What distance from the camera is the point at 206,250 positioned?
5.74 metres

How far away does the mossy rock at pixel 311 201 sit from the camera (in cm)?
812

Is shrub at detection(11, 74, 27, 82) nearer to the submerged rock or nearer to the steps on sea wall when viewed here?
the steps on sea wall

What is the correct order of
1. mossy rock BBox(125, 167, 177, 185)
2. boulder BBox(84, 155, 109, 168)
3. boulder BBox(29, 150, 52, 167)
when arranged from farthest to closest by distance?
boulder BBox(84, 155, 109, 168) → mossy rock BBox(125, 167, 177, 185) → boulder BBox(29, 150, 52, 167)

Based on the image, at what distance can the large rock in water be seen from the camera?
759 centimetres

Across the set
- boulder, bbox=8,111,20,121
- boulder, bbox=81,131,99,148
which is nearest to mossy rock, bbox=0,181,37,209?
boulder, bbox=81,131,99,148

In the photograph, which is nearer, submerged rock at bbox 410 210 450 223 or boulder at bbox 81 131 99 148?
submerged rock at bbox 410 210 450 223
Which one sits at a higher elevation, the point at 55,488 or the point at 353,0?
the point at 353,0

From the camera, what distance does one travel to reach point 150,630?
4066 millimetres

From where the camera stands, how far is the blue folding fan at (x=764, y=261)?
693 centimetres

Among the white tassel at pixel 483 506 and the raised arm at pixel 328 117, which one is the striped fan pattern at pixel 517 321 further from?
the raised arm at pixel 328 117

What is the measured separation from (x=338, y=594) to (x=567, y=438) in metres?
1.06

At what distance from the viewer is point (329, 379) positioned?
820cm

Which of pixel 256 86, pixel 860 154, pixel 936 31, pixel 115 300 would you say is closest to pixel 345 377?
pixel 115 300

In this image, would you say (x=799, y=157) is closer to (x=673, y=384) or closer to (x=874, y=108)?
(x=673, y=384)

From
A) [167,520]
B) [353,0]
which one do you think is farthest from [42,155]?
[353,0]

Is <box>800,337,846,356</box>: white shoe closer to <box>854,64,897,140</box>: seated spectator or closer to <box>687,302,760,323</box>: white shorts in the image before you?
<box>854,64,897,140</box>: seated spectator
****
The exercise: Copy the entries from the line containing "What is the measured" through the end of the entries, substituting "camera" for "viewer" and leaving everything else unchanged.

Output for this exercise:
What is the measured separation from (x=338, y=594) to (x=567, y=438) in metres?
1.06

At what distance from the camera is point (329, 379) positioned?
820cm

Which of pixel 256 86, pixel 860 154, pixel 936 31, pixel 115 300 would you say is closest to pixel 345 377?
pixel 115 300

In this image, would you say (x=799, y=157) is closer to (x=673, y=384) or closer to (x=874, y=108)?
(x=673, y=384)

From
A) [167,520]
B) [353,0]
which one do you think is farthest from [42,155]?
[353,0]

Is <box>800,337,846,356</box>: white shoe closer to <box>854,64,897,140</box>: seated spectator or closer to <box>687,302,760,323</box>: white shorts in the image before you?
<box>854,64,897,140</box>: seated spectator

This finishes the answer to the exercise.